Patrick
Eudeline avec son phrasé syncopé, sa musique noire
et ce personnage (mi-joué, mi-rêvé) s'est naturellement
imposé comme l'un des plus brillants artistes de notre époque.
L'écrivain de génie ( Dansons sous les bombes, Ce
siècle aura ta peau) a fait place pour un temps au musicien
théoricien et jouissif. En effet il vient de sortir un remarquable
album, Mauvaise étoile, qui mérite l'extrême-onction.
Dieu n'est jamais loin de ce garçon car il en est son meilleur
prophète
Est-ce
que cette mauvaise étoile ne fut pas ton meilleur atout pour
vivre encore maintenant ?
C'est possible ! C'est vraiment possible quand tu vois tous ces
groupes des sixties qui ont faits plein de disques et qui à
un moment n'ont plus d'inspiration. Ma biographie particulière
avec ce trou dans les années 80, suite à la dissolution
de mon groupe Asphalte Jungle lorsque je n'ai pas poursuivi sur
cette voix, a du m'aider d'une certaine manière. J'ai longtemps
cru être talonné par la malchance ! Je m'intéressais
beaucoup à l'occultisme alors tout ça se mélangeait.
C'est un truc de magie élémentaire, le noir rejoint
le blanc. Ma mauvaise étoile est finalement peut être
le moyen de toucher la bonne étoile !
Tu
disais un jour qu'écrire sur la musique était
bien mais qu'à un moment ou à un autre il fallait
aller se frotter à la création ?
C'est une expérience que je tenais à partager
de l'intérieur. Dès le début, quand j'ai
commencé à écrire, je le vivais intensément.
Je voyais ça comme une expérience à partager
! Maintenant je le pense en musicologue. C'est à dire,
faire attention, connaître mon affaire et quand j'en parle
connaître de quoi je parle. Je n'aime pas le mot journaliste
quand ça touche au rock, à la musique. Un journaliste
ne peut pas parler de rock. C'est quelque chose qui peut se
vivre de l'intérieur. |
|
Quelle
est la différence entre le chanteur, l'écrivain et
le portraitiste que tu es ?
Je ne mets pas tellement de barrière entre un roman, un papier
ou une chanson. La forme la plus exigeante est la chanson ! C'est
une forme très ramassée. Tu as des obligations techniques
par rapport au rythme, à la rime. J'ai l'impression de faire
la même chose. C'est la forme qui change mais c'est toujours
de l'écriture. C'est toujours moi qui parle ! Tu vois bien,
je n'écris plus sur le rock que dans Rock & Folk. Et
encore ! Principalement des portraits ! En général
ce sont des choses à la première personne, sur des
gens que j'ai connu personnellement et des histoires vécues
que j'ai envie de faire partager. J'espère avoir un rôle
de passeur.
Quand
je vois que tu fais le dossier de presse de Steve Estatoff nous
avons un peu l'impression que tu ne passes pas grand chose ?
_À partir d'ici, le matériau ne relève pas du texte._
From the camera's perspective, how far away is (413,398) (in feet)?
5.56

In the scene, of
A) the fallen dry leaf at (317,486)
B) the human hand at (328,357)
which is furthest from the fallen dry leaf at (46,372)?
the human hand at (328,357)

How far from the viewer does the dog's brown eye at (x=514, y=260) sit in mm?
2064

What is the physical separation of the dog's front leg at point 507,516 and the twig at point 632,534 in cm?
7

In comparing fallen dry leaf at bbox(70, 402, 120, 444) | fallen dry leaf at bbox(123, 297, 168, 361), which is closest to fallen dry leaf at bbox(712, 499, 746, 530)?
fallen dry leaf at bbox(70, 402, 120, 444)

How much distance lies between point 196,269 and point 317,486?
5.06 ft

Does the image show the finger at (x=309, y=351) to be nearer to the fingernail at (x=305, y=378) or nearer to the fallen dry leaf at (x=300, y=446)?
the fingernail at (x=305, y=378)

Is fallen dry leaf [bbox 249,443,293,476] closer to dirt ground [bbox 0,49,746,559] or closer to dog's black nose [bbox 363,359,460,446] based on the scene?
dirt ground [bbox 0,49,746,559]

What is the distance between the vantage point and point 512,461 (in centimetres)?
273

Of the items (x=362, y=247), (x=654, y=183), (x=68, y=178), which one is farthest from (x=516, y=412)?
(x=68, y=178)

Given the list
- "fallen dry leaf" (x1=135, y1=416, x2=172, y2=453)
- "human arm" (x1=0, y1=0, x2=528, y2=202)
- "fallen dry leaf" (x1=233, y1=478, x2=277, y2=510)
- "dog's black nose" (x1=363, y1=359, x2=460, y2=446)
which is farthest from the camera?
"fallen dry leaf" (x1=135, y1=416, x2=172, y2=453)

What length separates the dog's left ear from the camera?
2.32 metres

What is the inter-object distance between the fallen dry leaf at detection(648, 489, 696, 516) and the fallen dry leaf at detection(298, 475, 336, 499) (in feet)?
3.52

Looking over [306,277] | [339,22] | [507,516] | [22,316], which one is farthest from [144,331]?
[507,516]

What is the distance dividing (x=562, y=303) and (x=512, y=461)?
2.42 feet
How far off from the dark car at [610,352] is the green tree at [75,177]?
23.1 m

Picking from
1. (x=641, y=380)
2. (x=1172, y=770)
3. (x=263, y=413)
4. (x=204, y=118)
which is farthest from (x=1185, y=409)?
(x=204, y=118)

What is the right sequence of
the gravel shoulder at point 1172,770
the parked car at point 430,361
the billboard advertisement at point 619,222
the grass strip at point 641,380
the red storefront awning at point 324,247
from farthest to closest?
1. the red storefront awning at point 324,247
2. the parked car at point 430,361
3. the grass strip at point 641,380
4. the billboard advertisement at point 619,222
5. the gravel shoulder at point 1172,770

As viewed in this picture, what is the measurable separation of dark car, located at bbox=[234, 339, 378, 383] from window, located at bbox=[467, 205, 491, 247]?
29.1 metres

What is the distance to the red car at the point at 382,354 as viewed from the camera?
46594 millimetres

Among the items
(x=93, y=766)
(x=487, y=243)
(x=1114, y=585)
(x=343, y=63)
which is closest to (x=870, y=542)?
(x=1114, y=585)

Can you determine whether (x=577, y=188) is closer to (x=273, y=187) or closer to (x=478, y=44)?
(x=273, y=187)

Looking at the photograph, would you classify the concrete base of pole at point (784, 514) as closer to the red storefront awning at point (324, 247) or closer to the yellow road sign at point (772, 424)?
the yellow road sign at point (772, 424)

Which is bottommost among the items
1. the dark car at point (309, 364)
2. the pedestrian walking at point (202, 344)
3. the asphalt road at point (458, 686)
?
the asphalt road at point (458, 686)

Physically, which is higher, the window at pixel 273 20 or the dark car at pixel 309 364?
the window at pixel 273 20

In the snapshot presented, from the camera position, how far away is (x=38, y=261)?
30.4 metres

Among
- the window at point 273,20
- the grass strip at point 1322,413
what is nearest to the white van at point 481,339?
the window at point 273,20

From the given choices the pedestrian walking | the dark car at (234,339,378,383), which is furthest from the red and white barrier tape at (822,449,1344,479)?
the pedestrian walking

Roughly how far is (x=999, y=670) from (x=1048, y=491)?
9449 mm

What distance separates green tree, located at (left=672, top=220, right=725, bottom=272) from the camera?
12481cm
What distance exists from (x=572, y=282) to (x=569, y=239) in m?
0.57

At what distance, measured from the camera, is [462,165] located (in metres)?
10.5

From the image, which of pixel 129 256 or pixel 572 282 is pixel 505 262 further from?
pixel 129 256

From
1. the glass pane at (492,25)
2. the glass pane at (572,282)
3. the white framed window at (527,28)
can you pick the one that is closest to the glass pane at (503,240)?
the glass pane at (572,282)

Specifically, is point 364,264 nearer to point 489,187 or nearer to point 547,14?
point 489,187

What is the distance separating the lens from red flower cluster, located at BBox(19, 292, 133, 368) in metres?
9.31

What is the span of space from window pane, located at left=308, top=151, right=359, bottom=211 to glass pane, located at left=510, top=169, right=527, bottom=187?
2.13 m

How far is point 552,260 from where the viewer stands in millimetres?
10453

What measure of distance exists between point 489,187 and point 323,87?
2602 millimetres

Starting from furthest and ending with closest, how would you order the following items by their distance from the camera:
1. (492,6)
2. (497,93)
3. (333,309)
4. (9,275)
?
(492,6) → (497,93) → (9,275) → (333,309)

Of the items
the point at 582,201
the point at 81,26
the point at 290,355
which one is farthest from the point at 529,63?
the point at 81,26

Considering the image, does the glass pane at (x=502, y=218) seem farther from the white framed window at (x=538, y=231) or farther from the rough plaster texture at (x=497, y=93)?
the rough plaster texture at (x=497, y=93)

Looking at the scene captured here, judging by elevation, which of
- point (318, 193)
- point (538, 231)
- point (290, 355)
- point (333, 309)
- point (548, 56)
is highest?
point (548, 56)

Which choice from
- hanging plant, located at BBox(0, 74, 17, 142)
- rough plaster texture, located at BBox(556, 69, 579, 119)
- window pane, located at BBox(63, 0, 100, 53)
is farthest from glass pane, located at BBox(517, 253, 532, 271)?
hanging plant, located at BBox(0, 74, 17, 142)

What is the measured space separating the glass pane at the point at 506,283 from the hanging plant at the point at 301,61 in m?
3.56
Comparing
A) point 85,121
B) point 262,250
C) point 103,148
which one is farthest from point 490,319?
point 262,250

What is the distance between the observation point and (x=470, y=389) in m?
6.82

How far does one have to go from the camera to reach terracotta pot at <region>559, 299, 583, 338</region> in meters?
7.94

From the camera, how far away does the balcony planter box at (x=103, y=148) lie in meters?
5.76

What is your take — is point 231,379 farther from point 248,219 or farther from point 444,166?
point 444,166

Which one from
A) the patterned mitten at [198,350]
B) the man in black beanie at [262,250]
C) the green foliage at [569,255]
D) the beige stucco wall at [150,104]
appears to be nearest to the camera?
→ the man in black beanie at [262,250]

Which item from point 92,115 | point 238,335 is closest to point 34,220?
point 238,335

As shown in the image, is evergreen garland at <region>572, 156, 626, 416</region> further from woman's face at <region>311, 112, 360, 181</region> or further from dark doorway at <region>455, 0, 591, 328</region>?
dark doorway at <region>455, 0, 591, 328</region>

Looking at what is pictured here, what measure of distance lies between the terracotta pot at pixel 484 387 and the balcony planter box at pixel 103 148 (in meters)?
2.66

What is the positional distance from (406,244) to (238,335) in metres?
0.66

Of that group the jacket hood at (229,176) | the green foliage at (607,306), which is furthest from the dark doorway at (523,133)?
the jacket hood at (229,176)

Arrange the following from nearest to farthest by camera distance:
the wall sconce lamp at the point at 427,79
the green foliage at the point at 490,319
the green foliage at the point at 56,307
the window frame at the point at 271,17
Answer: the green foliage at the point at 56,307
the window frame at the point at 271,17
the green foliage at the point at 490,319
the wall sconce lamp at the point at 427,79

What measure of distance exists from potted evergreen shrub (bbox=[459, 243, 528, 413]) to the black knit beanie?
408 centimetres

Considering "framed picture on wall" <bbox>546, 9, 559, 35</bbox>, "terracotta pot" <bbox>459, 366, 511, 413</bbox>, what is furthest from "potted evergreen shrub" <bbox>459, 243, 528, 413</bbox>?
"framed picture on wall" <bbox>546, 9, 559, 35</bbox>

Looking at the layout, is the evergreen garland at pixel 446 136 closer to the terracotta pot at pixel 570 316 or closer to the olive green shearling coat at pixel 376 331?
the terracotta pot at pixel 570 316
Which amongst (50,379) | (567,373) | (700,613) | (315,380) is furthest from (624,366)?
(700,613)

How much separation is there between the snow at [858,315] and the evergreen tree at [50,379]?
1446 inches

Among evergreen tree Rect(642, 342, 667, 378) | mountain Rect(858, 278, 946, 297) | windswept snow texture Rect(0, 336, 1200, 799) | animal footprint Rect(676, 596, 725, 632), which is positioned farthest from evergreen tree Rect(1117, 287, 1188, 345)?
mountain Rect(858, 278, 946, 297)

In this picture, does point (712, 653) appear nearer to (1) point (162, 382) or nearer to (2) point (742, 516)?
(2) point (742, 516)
Je me justifie ! En trente ans tu ne peux pas avoir un contrôle
sur tout mais là Steve est venu ici, chez moi, il a pris
une guitare et a joué dignement du Dylan. On s'était
rencontré sur une émission de télé et
j'ai pensé que ce type, humainement, était vrai. Il
a choisi de faire la pop-star parce qu'il en avait marre de galérer
depuis quinze ans. De quel droit critiquerait-on ce moyen d'y arriver
? Le disque, il est vrai, je ne le trouve pas très bon !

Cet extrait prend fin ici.